→ TO DO:
a - Swap "maintainer" for "reviewer" in the Lisp excerpt, and write out the passage starting with "You could do" and going on through "to remove it.".
b - Please say whether each statement agrees with the Lisp excerpt, answering yes or no and quoting the deciding words: (i) The symbol -> in the transform macro serves only as a noise word or marker. (ii) The urge to redesign C++ helped the writer use that language. (iii) The writer objects to creating a mini-language even for someone reasonably certain that they "think Lisp".

Jul 24, 2002, 11:49:44 PM7/24/02

to

* Jeff Sandys

This may be a case for Common Lisp's unique features, for which it seems it
gets harder to argue in the presence of those who appear to believe that
syntax and convenience are entirely irrelevant, but more on that below.

The standard idiom, functional composition inside-out read from right to
left, may be hard to read and follow for a series of transformations, so you
may want to express it entirely differently, like you initially wrote it:

[ in -> a2b -> b2c -> c2d -> d2e -> e2f ]

You could do this with an ordinary macro, too:

(transform in -> a2b -> b2c -> c2d -> d2e -> e2f)

where the symbol -> is a mere noise word or marker, but if you find yourself
programming with such transformations, both order and notation may be shaped
to your convenience with reader macros and supporting code to make it easier
for you to see effortlessly that you have written the code correctly, but if
you do not have enough of these forms in your code, the value of an unusual
form will outweigh the convenience, and the burden of understanding the small
changes you have made to the syntax will cause a maintainer to remove it.
(Much like someone who uses the term "hapax legomenon" will probably use it
only once -- and immediately regret having used up that joke for good.)

If you look for a "Lisp idiom", I think you have preordained your solution
and constricted your options prematurely. If you look for a way to use Lisp
to do precisely what you have in mind, in the way you already think, and you
are reasonably certain that you "think Lisp", I see no problems with creating
a mini-language more suited for the job than more long-hand notations.
However, the fear that you may not "think Lisp" well enough just because you
want to use an (evil?) infix syntax for a clearly defined purpose may be
psychologically stultifying. The key is to maintain a high and consistent
level of aesthetics and not engage in rabid excesses or purposeless changes.
For instance, when I had to deal with C++ a long time ago, the desire to
redesign the language was overpowering and actually got in the way of using
the language. Similarly, extremely tasteless stunts in Common Lisp would
cause other programmers to receive a constant stream of SIGWTFs while reading
your code and that would get in the way of business. (Much like someone who
decides to write his own translation of the Bible, say, and quotes verses in
an unusual form that causes those who thought they knew them to get upset
instead of nodding knowingly to reams of archaic words ending in "eth".)

→ SOURCE DATA:
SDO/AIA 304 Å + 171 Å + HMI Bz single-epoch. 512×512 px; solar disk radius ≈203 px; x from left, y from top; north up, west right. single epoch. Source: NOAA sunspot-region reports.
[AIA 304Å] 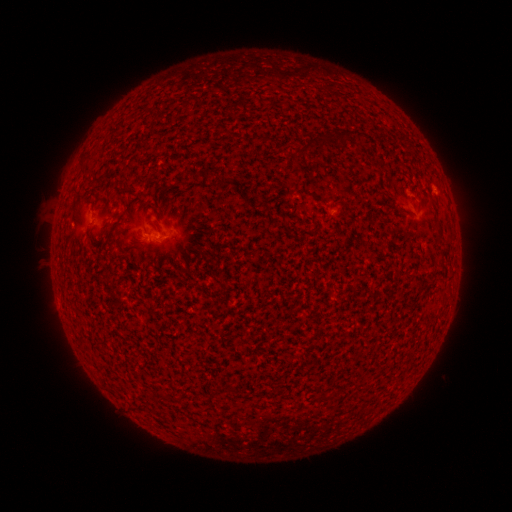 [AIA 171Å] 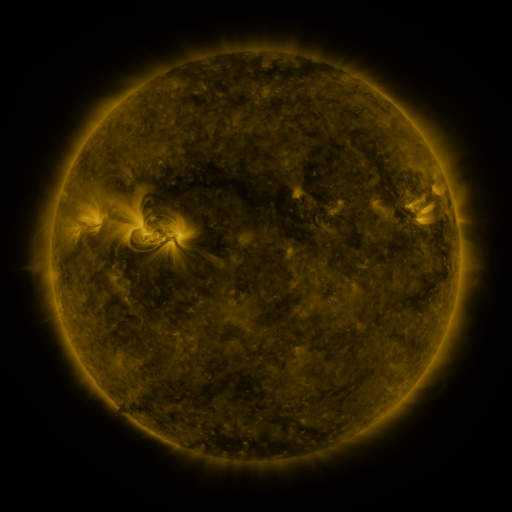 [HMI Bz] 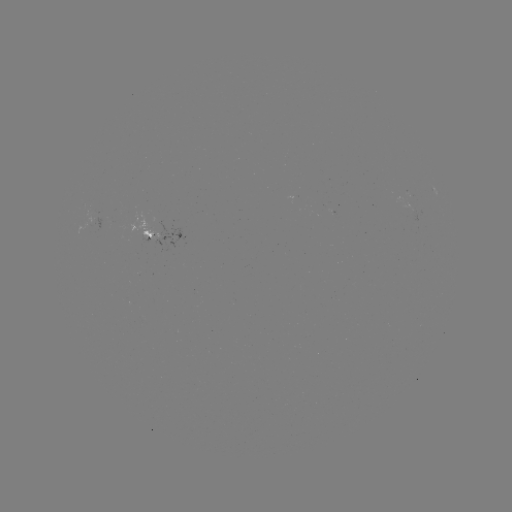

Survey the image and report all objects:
spotted active region: (167, 234)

→ WORKED ANSWERS:
a -
You could do this with an ordinary macro, too:

(transform in -> a2b -> b2c -> c2d -> d2e -> e2f)

where the symbol -> is a mere noise word or marker, but if you find yourself
programming with such transformations, both order and notation may be shaped
to your convenience with reader macros and supporting code to make it easier
for you to see effortlessly that you have written the code correctly, but if
you do not have enough of these forms in your code, the value of an unusual
form will outweigh the convenience, and the burden of understanding the small
changes you have made to the syntax will cause a reviewer to remove it.

b -
(i) Yes: "where the symbol -> is a mere noise word or marker"
(ii) No: "the desire to redesign the language was overpowering and actually got in the way of using the language"
(iii) No: "I see no problems with creating a mini-language more suited for the job than more long-hand notations"